Le Premier ministre a ajouté, à propos de l’organisation de ces assises, qui se poursuivront durant deux jours au niveau du Palais des Nations à Alger, avec la participation de plus de 700 représentants d’associations et de syndicats venus des 58 wilayas, que «cet évènement est le couronnement d’un long processus élaboré qui a permis à notre pays de consolider son tissu institutionnel pour la première fois de son histoire». Précisant que ces assises «constituent une première étape pour évaluer l’action de l’observatoire depuis son installation en décembre 2021 et son couronnement des rencontres et conférences organisées à travers les différentes wilayas du pays, en vue de faire un diagnostic adéquat de la réalité de la société civile, de ses préoccupations et de ses aspirations et définir les mécanismes et les moyens de promouvoir son rôle».
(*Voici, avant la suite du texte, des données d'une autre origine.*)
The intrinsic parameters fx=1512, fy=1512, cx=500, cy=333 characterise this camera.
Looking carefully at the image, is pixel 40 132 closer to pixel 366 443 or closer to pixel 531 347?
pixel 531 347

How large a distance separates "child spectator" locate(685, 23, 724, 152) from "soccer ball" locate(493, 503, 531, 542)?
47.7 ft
S’adressant aux représentants de la société civile présents, Aïmene Benabderrahmane a insisté sur le fait que «cette étape est cruciale et constitue le point de départ pour asseoir les bases d’une participation plus organisée et plus efficace des forces vives composant la société civile et d’une contribution plus large au projet de développement national et à l’encadrement des efforts et des initiatives».
A cet effet, il a réitéré «le soutien de l’Etat à l’élaboration des politiques publiques, ainsi que son entière disposition à accompagner l’Observatoire dans la concrétisation de ses nobles objectifs». Invitant les présents à prendre conscience de leur rôle crucial dans la consolidation de l’unité nationale, le Premier ministre a souligné le rôle avant-gardiste de la société civile dans «l’action de conscientisation, de sensibilisation et de mobilisation pour le rejet des mauvais comportements qui nuisent aux citoyens et à leur vie, à travers le renforcement des valeurs de citoyenneté et du vivre-ensemble, la préservation de l’environnement sain et la récupération de l’espace public au profit du citoyen et des forces vives de la société»
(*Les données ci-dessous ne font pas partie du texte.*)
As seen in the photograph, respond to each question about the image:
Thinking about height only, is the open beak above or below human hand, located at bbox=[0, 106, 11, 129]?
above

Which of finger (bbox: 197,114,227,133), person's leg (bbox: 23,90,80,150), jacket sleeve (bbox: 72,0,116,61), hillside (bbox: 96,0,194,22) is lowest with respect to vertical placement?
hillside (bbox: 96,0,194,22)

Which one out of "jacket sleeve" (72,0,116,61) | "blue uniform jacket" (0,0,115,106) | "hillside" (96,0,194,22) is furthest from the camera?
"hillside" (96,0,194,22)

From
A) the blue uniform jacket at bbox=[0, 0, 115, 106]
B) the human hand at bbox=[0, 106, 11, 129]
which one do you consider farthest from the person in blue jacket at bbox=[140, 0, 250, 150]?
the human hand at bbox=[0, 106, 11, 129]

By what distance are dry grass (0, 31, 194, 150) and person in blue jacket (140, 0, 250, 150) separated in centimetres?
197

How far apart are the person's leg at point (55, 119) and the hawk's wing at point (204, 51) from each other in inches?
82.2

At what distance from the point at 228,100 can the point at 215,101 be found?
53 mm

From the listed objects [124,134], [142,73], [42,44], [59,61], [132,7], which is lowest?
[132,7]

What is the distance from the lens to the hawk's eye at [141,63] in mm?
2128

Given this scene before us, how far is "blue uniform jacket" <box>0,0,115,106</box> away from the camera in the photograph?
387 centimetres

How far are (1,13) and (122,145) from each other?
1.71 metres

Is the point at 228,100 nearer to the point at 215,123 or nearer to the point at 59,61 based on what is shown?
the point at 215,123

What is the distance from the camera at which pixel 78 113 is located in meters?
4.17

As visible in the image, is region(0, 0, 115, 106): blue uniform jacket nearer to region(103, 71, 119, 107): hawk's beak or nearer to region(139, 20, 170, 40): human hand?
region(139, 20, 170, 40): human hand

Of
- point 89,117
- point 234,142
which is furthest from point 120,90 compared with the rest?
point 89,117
Enchaînant que «cette approche, adoptée par le gouvernement dans son action, procède d’une ferme conviction quant à la place prépondérante de la société civile, une démarche consacrée par les efforts visant à promouvoir son rôle en tant que partenaire actif et efficace des Pouvoirs publics, qui contribue à l’élaboration des politiques publiques».
Il a soutenu ces propos en rappelant les actions des pouvoirs publics pour la concrétisation effective de cette nouvelle approche notamment en faisant de la société civile, à la faveur de l’arsenal juridique mis en place, un acteur essentiel au sein des dispositifs et mécanismes de lutte et de traitement de nombreux fléaux. Le Premier ministre a cité à titre d’exemple les articles de lois 20-03 du 31 août 2020 et 21-15 du 28 décembre 2021 qui sanctionnent respectivement les bandes organisées et la spéculation. Il souligne dans ce sillage le grand acquis du droit pour les représentants de la société civile de se constituer directement en tant que partie civile pouvant légalement entamer des poursuites judiciaires dans le cadre de la lutte des fléaux qui rongent la société.
Dans un autre registre, le Premier ministre a tenu à rendre hommage à l’élan national de solidarité de la société civile durant la crise sanitaire de la pandémie de Coronavirus (Covid-19), en rappelant «le message de remerciements sincères que le Président Tebboune avait adressé à l’ensemble des forces vives de la société, à leur tête la société civile».
Par ailleurs il a tenu à saluer la pertinence des thématiques et des ateliers organisés dans le cadre de ces assises en confiant qu’«iI a perçu, en prenant connaissance des objectifs des assises nationales de la société civile et des axes de ses ateliers, une réelle prise de conscience quant au rôle que l’Observatoire doit jouer, comme nous le souhaitons tous, dans l’encadrement de la contribution de la société civile à l’effort national de développement et pour relever les défis auxquels notre pays est confronté. Il a aussi tenu à saluer la démarche de l’Observatoire visant à encourager la participation des enfants de la communauté nationale à l’étranger à l’effort national de développement et à «la consécration du concept de la diplomatie de la société civile étant un outil complémentaire de la diplomatie officielle afin de préserver et de défendre les intérêts de notre pays à l’étranger».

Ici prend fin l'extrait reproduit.